Preoccupato, Giove inviò Mercurio per ordinare a Plutone (fratello di Giove) di liberare Proserpina. Plutone obbedì, ma prima di lasciarla andare le fece mangiare sei semi di melograno, perché quelli che hanno mangiato il cibo dei morti non potevano tornare nel mondo dei vivi. Ciò significava che avrebbe dovuto vivere sei mesi di ogni anno con lui, e rimanere il resto con la madre. Questa storia doveva indubbiamente illustrare il mutare delle stagioni: quando Cerere accoglie la figlia in primavera la terra sboccia, e quando Proserpina deve essere restituita al marito appassisce.

In un’altra versione della storia, Proserpina mangiò solo quattro semi di melograno, e lo fece di sua spontanea volontà. Quando Giove ordinò il suo ritorno, Plutone strinse un accordo con Giove, dicendo che dal momento che aveva rubato i suoi semi di melograno, doveva rimanere con lui quattro mesi all’anno in cambio. Per questo motivo, in primavera, quando Cerere riceve la figlia, i raccolti fioriscono e in estate fioriscono.

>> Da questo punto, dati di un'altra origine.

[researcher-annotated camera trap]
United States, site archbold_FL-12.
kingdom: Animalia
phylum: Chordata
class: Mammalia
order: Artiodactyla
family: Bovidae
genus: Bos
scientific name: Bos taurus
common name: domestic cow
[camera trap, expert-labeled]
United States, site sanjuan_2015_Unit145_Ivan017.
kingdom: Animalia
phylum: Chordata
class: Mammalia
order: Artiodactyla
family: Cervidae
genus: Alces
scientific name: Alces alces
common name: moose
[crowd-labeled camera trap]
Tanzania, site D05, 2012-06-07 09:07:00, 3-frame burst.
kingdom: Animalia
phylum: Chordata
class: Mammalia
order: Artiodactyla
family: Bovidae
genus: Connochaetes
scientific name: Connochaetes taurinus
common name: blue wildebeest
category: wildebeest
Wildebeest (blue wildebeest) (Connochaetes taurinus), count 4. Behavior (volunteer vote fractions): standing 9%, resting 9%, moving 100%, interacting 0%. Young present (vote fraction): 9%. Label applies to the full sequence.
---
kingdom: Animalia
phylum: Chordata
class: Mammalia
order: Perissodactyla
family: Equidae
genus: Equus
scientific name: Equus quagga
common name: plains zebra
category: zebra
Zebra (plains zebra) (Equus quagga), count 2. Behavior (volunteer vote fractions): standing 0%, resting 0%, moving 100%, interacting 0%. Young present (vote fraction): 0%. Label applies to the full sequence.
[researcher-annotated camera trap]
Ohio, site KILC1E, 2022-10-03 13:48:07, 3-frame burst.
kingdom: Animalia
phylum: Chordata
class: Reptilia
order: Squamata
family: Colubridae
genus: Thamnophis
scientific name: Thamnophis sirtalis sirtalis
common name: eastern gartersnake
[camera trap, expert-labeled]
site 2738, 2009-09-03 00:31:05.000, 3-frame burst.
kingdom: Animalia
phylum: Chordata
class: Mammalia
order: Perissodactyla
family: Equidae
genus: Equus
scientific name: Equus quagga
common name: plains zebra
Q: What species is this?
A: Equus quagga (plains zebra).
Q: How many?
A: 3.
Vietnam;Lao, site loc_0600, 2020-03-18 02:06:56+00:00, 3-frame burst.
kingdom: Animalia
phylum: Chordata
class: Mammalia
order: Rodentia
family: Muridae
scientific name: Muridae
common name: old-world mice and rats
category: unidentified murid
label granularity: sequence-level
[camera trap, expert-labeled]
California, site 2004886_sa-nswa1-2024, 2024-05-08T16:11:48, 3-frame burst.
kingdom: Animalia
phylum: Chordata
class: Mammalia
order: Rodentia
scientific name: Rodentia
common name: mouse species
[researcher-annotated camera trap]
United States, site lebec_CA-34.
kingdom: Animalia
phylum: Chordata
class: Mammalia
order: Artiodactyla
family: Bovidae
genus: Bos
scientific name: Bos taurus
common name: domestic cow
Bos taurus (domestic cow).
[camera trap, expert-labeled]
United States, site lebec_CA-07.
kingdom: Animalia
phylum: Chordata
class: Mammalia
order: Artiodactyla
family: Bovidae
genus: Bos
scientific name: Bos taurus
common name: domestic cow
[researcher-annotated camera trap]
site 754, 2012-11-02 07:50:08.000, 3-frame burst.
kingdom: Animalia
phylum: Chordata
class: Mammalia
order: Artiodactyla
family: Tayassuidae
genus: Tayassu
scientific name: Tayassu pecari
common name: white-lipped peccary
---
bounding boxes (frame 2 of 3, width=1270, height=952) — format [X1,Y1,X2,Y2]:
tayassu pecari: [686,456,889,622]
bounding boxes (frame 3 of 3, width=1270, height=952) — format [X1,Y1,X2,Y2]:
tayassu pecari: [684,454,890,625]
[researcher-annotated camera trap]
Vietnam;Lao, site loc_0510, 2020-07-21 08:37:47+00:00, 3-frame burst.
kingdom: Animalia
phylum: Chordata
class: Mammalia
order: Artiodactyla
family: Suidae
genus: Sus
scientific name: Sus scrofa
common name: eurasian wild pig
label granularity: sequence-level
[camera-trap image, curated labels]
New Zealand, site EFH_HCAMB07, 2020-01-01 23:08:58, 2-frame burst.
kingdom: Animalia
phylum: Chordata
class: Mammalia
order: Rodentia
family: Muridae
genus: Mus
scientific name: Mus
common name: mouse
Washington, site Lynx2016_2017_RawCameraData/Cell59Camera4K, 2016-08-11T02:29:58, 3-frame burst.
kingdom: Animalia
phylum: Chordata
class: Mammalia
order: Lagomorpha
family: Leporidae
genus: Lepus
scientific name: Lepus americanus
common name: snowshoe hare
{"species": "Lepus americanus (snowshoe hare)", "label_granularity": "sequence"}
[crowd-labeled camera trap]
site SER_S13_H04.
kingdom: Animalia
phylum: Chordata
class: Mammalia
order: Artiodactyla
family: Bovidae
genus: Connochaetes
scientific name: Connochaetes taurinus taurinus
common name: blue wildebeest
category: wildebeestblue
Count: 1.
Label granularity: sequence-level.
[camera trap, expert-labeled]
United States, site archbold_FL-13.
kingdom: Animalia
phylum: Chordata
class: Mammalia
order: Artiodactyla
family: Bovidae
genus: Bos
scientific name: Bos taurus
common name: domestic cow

In autunno Cerere cambia le foglie in tonalità di marrone e arancio (i suoi colori preferiti) come regalo a Proserpina prima che debba tornare agli inferi. Durante il periodo in cui Proserpina risiede con Plutone, il mondo passa attraverso l’inverno, un tempo in cui la terra è sterile.

Orfeo ed EuridiceEdit

Il mito più esteso di Proserpina in latino è quello di Claudio (iv secolo d.C.). È strettamente connesso con quello di Orfeo ed Euridice. Nelle Georgiche di Virgilio, l’amata moglie di Orfeo, Euridice, morì per un morso di serpente; Proserpina permise a Orfeo di entrare nell’Ade senza perdere la vita; affascinata dalla sua musica, gli permise di ricondurre la moglie nella terra dei vivi, a patto che non si guardasse indietro durante il viaggio. Ma Orfeo non poté resistere a uno sguardo all’indietro, così Euridice fu per sempre persa per lui.

Lascia un commento

Il tuo indirizzo email non sarà pubblicato.